To have the greatest effect, your sign needs to get the attention of the intended audience. Posting during the right time zone is part of this, but the text and method of offering the information is just as important. 

9. Encourage Collaboration

Some departments work best when they collaborate. Nearly every department should be working with marketing, but it is particularly important that marketing and development teams work together.

Mastering Collaboration

You don’t want marketing making promises that don’t reflect what your company is offering, whether it is a service or a product. This can be carried over to the posts that you add to your digital signs. 

10. Test Any Calls to Action

It is inevitable that you will add a call to action to your digital signage. From letting people know who to contact about an upcoming event to ask them to fill out forms, there are many reasons why you may want people to respond. 

Issuing a call to action is perfectly fine, but it does mean you should take the time to do some extra verification before you post. 

  • Any links that you post need to be checked to ensure that they work and that they take the reader to the right page. 
  • Any files from links need to be checked to make sure they download to different platforms. 

You should also consider using different phrases to increase the likelihood that people will click on the link. For example, using the term “sign up” tends to be less effective than “learn more” since one phrase implies that the reader will need to be active after clicking the link, while the other encourages the audience to read.  

Over time, you’ll want to see what calls to action have been effective and which ones haven’t. 

11. Assess Post Effectiveness

Just like with your website, you need to take the time to see how effective your signs have been. If you have a call to action you can see how many times links have been clicked or files downloaded and returned. 

If you find that a number of people are unaware of things that have been posted, you want to find out why your target audience wasn’t reached. 

Mastering Digital Signage by Collaboration

Even if you get it right in the beginning, you should change up your approach over time. One thing that is consistent about technology is that it will change. People’s attention span and way of consuming media will change with time.

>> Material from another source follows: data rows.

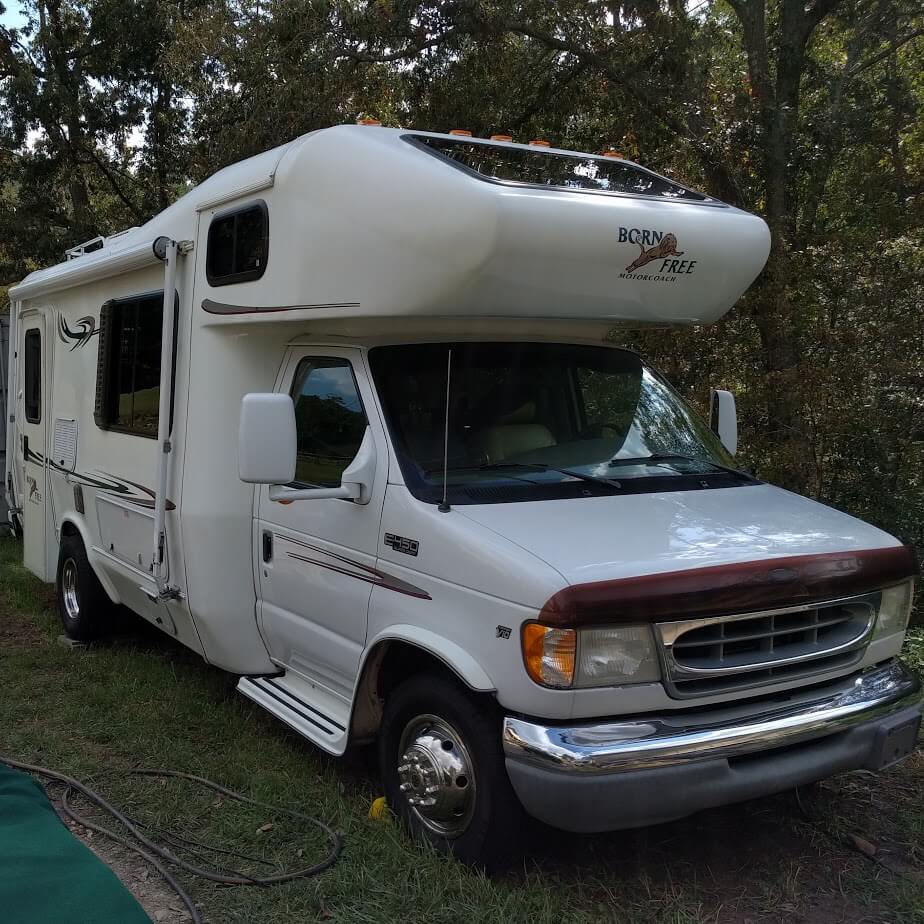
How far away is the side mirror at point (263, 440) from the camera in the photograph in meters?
3.78

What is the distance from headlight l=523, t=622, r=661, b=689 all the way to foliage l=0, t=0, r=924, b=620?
190 inches

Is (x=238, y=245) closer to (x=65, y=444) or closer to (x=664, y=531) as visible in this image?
(x=664, y=531)

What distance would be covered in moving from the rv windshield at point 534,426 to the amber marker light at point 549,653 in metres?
0.73

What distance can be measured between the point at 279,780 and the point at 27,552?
14.7ft

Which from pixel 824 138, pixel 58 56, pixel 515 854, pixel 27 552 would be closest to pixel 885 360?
pixel 824 138

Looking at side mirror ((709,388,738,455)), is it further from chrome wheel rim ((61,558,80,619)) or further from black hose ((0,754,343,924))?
chrome wheel rim ((61,558,80,619))

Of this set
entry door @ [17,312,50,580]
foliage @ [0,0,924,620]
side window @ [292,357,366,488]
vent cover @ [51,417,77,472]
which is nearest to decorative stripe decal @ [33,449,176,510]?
vent cover @ [51,417,77,472]

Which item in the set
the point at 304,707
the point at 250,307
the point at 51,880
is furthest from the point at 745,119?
the point at 51,880

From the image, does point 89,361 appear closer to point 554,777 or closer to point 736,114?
point 554,777

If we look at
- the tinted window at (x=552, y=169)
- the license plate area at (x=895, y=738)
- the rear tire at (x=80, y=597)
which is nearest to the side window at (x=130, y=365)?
the rear tire at (x=80, y=597)

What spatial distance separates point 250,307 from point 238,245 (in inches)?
14.2

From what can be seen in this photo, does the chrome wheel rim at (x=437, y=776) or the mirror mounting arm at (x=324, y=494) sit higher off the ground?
the mirror mounting arm at (x=324, y=494)

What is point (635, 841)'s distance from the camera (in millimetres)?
3969

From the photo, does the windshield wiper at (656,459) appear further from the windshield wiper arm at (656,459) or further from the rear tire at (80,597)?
the rear tire at (80,597)
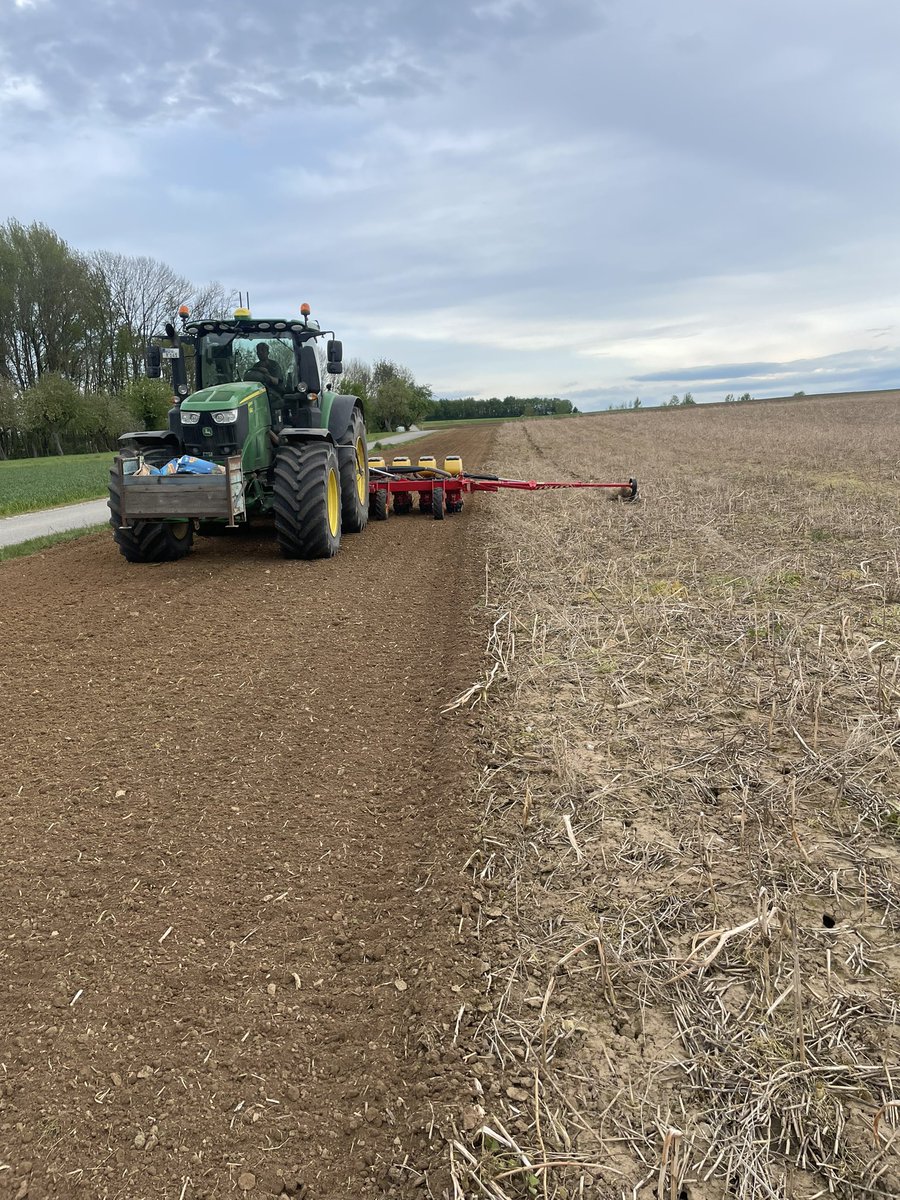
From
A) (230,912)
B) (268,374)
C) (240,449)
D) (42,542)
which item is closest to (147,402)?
(42,542)

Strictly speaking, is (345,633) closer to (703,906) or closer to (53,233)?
(703,906)

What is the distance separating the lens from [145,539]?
8.24 meters

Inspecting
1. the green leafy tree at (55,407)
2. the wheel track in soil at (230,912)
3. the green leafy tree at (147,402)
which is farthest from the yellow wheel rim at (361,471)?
the green leafy tree at (55,407)

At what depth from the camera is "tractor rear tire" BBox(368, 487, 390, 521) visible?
11523 mm

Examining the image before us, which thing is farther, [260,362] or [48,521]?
[48,521]

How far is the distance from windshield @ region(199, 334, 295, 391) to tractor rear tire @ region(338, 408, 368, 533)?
1095 millimetres

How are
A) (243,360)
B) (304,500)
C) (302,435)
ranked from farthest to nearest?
(243,360) < (302,435) < (304,500)

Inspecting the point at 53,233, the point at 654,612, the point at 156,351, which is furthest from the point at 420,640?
the point at 53,233

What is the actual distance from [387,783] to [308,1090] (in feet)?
5.35

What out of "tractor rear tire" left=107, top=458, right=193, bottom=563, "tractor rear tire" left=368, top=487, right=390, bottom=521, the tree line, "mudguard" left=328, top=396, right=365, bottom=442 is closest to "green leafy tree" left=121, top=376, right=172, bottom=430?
the tree line

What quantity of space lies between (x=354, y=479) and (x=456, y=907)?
7918 mm

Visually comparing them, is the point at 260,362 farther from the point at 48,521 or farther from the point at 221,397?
the point at 48,521

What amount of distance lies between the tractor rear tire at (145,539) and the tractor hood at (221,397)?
106cm

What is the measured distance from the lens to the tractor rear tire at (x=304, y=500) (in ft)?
26.0
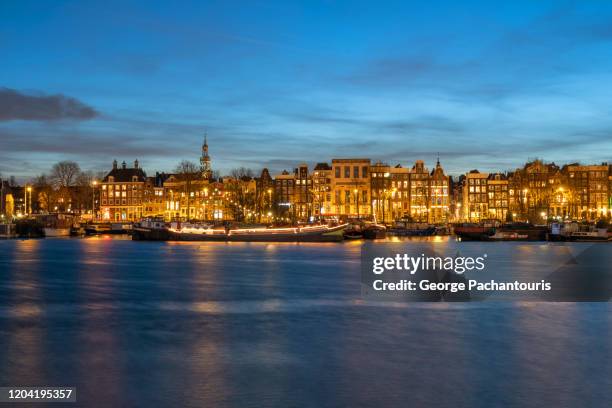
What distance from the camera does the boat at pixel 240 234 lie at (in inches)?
3120

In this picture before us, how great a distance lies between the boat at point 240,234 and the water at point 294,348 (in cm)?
4860

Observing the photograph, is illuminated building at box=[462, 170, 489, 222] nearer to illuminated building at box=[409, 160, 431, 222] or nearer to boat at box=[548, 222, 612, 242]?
illuminated building at box=[409, 160, 431, 222]

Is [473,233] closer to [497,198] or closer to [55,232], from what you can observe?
[55,232]

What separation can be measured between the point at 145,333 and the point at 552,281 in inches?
812

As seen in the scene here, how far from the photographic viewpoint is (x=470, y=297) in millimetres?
26234

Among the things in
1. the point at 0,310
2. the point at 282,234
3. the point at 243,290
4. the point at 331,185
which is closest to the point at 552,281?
the point at 243,290

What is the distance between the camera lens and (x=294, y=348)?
17.3 metres

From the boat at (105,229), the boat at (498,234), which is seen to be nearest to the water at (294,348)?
the boat at (498,234)

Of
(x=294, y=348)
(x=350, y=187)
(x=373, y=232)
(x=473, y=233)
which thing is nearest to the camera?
(x=294, y=348)

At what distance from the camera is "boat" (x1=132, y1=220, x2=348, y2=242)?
260 feet

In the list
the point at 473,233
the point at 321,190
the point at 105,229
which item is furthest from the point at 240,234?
the point at 321,190

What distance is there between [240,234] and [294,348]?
6401 centimetres

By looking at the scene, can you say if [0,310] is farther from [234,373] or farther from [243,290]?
[234,373]

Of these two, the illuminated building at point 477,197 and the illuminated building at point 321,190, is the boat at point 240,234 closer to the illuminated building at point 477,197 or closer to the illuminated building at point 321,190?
the illuminated building at point 321,190
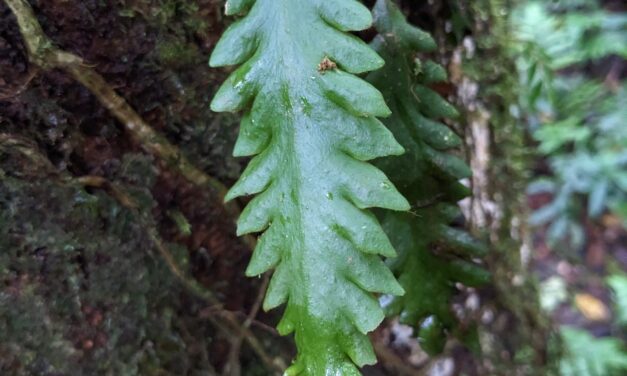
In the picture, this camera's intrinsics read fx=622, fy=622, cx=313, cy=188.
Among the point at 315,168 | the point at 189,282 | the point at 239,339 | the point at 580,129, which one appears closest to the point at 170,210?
the point at 189,282

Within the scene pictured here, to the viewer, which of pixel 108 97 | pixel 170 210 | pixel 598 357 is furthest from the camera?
pixel 598 357

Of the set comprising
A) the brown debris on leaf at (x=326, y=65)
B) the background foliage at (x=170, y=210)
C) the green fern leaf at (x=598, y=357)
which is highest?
the brown debris on leaf at (x=326, y=65)

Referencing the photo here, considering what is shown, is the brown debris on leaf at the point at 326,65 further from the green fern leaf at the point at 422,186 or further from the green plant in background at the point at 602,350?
the green plant in background at the point at 602,350

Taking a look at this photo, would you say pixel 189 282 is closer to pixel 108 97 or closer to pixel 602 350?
pixel 108 97

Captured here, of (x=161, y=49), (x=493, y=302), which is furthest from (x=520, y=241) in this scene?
(x=161, y=49)

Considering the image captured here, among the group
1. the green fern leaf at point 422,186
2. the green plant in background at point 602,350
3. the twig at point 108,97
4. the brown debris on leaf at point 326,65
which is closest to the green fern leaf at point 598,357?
the green plant in background at point 602,350

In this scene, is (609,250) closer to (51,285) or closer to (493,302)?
(493,302)
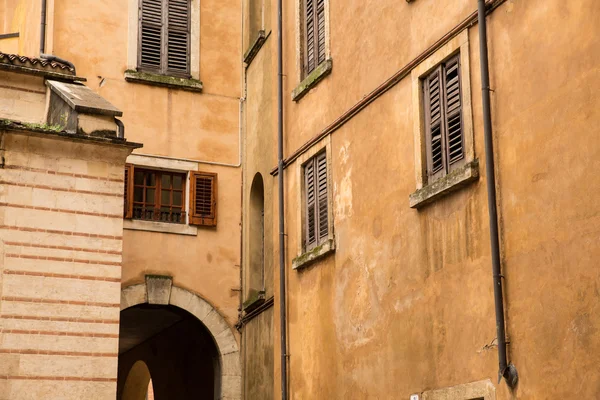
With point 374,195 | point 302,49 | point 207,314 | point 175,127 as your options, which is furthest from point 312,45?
point 207,314

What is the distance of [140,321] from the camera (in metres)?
23.6

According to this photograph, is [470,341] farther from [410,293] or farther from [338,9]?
[338,9]

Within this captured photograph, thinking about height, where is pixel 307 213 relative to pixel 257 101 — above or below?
below

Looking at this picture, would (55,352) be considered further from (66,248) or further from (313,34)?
(313,34)

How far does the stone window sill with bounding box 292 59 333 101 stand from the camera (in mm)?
16438

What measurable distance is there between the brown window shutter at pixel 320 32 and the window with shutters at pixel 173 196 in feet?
15.0

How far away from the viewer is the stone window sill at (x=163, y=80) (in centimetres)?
2062

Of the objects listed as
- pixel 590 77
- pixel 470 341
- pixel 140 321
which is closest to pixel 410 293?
pixel 470 341

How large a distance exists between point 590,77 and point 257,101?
415 inches

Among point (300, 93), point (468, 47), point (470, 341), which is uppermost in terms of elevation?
point (300, 93)

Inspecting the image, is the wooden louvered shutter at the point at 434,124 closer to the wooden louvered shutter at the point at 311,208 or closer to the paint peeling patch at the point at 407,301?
the paint peeling patch at the point at 407,301

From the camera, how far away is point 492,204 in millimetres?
11883

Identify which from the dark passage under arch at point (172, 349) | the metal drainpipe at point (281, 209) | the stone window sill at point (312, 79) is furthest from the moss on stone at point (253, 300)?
the stone window sill at point (312, 79)

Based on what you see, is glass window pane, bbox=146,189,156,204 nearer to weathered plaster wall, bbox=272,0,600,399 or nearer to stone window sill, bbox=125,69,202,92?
stone window sill, bbox=125,69,202,92
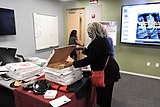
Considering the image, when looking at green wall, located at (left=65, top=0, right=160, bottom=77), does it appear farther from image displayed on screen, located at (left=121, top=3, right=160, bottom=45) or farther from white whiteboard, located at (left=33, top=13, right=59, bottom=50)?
white whiteboard, located at (left=33, top=13, right=59, bottom=50)

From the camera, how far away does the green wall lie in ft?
12.3

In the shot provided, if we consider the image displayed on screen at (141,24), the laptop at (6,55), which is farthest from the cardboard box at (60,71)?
Answer: the image displayed on screen at (141,24)

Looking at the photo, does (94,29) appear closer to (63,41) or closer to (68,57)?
(68,57)

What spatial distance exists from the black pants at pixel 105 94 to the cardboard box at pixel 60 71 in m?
0.34

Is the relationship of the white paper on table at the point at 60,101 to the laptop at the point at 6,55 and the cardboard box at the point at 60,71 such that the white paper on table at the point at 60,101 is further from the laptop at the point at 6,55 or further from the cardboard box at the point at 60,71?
the laptop at the point at 6,55

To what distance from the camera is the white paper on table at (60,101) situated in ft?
4.01

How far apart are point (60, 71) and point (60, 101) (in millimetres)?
357

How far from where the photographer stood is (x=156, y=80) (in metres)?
3.65

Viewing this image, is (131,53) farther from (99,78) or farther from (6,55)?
(6,55)

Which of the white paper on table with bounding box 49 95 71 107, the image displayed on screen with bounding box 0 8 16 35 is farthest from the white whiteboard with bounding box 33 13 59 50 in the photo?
the white paper on table with bounding box 49 95 71 107

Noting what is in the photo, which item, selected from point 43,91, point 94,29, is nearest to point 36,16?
point 94,29

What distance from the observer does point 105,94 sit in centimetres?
179

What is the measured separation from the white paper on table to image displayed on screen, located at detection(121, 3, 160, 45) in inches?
126

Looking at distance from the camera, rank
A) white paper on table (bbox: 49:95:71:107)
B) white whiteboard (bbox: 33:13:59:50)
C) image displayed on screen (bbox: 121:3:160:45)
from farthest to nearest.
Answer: white whiteboard (bbox: 33:13:59:50) < image displayed on screen (bbox: 121:3:160:45) < white paper on table (bbox: 49:95:71:107)
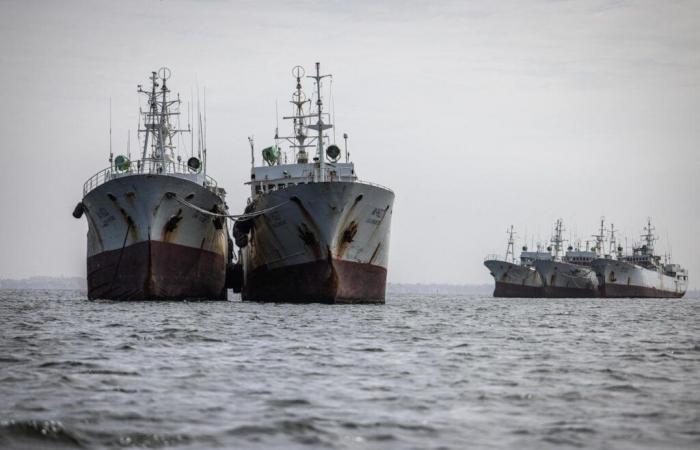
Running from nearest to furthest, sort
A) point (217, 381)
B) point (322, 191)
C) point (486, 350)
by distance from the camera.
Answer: point (217, 381), point (486, 350), point (322, 191)

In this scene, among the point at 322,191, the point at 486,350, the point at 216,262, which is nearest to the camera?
the point at 486,350

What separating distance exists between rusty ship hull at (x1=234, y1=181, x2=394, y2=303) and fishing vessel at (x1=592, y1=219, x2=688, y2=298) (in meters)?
72.6

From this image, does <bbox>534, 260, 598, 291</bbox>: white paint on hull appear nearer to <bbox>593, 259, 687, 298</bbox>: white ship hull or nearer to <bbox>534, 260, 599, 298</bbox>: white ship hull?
<bbox>534, 260, 599, 298</bbox>: white ship hull

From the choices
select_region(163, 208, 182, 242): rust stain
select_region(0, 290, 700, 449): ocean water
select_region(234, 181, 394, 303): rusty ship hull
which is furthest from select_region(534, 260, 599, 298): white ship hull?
select_region(0, 290, 700, 449): ocean water

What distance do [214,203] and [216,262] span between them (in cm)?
504

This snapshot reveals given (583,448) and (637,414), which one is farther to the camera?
(637,414)

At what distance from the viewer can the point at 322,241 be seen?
40.0 m

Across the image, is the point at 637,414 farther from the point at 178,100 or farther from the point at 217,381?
the point at 178,100

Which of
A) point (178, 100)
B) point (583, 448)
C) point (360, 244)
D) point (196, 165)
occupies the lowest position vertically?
point (583, 448)

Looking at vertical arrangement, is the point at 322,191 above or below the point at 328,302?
above

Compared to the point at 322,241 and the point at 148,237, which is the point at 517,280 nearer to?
the point at 322,241

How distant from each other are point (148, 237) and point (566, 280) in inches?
3045

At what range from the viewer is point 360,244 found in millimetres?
41969

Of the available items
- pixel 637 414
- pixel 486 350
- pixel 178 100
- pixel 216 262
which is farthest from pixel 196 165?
pixel 637 414
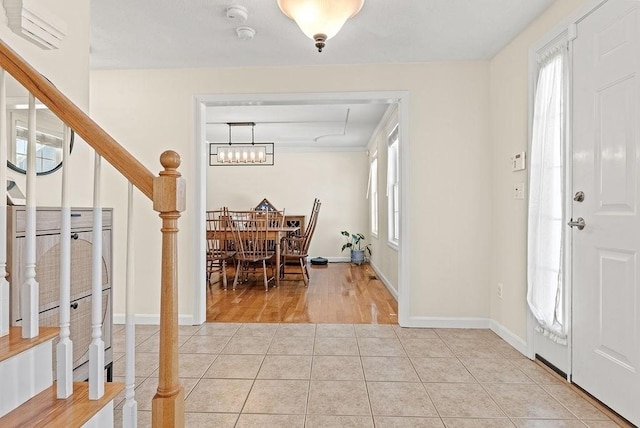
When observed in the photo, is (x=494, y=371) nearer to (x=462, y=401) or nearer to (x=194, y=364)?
(x=462, y=401)

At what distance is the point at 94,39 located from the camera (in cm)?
272

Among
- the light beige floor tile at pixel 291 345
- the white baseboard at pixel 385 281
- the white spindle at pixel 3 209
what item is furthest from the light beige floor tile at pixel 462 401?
the white baseboard at pixel 385 281

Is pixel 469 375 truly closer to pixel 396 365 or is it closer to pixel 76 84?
pixel 396 365

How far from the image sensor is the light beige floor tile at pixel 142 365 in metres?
2.23

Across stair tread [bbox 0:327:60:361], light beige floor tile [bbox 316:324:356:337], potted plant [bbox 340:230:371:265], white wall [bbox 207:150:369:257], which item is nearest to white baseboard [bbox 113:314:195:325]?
light beige floor tile [bbox 316:324:356:337]

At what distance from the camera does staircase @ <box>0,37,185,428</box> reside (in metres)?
1.09

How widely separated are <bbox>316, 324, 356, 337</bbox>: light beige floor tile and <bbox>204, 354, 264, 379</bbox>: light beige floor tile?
2.16 feet

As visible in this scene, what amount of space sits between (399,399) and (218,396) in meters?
1.00

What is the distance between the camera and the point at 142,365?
2.32 meters

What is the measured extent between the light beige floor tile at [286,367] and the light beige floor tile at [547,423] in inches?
45.2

You’ll need to regularly check to see if your approach is continuing to be effective or determine that it is time to make some changes. 

Getting Your Future Posts Right

Whenever you post something on your digital signage, remember that its purpose is always to impart information. As long as you keep this in mind, you should be able to make the right choices, and master digital signage in no time!

Just like you have to change up your products and services, you’ll need to rethink how to keep your signs relevant. Don’t use them to post what amounts to white noise. 

Always make the posts count, just like you do with your website. Hope these tips will help you master your digital signage and create amazing displays!